> [TO DO] Output the records that follow, with every character intact.

> [MATERIALS PROVIDED]
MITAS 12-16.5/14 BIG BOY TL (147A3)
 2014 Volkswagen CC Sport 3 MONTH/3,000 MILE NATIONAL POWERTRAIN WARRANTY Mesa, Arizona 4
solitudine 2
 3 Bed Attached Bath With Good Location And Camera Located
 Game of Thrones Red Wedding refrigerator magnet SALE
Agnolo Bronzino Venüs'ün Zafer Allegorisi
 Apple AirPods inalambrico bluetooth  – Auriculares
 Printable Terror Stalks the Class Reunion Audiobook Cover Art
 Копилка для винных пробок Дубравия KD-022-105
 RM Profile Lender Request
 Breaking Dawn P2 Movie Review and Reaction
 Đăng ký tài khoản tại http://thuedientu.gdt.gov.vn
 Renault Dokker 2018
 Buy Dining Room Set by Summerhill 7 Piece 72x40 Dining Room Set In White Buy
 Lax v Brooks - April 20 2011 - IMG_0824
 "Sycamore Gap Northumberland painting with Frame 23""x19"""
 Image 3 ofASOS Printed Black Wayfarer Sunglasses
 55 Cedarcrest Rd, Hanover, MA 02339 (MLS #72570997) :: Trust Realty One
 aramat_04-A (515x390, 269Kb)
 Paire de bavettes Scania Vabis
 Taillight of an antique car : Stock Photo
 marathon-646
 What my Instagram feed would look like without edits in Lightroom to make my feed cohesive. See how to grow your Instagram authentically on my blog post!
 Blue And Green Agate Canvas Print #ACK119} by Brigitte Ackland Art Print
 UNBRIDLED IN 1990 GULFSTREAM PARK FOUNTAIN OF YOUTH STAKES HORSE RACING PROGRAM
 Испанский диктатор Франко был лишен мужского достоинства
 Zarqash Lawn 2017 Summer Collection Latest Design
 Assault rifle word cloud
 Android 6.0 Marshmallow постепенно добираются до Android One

> [EXERCISE ANSWER]
MITAS 12-16.5/14 BIG BOY TL (147A3)
 2014 Volkswagen CC Sport 3 MONTH/3,000 MILE NATIONAL POWERTRAIN WARRANTY Mesa, Arizona 4
solitudine 2
 3 Bed Attached Bath With Good Location And Camera Located
 Game of Thrones Red Wedding refrigerator magnet SALE
Agnolo Bronzino Venüs'ün Zafer Allegorisi
 Apple AirPods inalambrico bluetooth  – Auriculares
 Printable Terror Stalks the Class Reunion Audiobook Cover Art
 Копилка для винных пробок Дубравия KD-022-105
 RM Profile Lender Request
 Breaking Dawn P2 Movie Review and Reaction
 Đăng ký tài khoản tại http://thuedientu.gdt.gov.vn
 Renault Dokker 2018
 Buy Dining Room Set by Summerhill 7 Piece 72x40 Dining Room Set In White Buy
 Lax v Brooks - April 20 2011 - IMG_0824
 "Sycamore Gap Northumberland painting with Frame 23""x19"""
 Image 3 ofASOS Printed Black Wayfarer Sunglasses
 55 Cedarcrest Rd, Hanover, MA 02339 (MLS #72570997) :: Trust Realty One
 aramat_04-A (515x390, 269Kb)
 Paire de bavettes Scania Vabis
 Taillight of an antique car : Stock Photo
 marathon-646
 What my Instagram feed would look like without edits in Lightroom to make my feed cohesive. See how to grow your Instagram authentically on my blog post!
 Blue And Green Agate Canvas Print #ACK119} by Brigitte Ackland Art Print
 UNBRIDLED IN 1990 GULFSTREAM PARK FOUNTAIN OF YOUTH STAKES HORSE RACING PROGRAM
 Испанский диктатор Франко был лишен мужского достоинства
 Zarqash Lawn 2017 Summer Collection Latest Design
 Assault rifle word cloud
 Android 6.0 Marshmallow постепенно добираются до Android One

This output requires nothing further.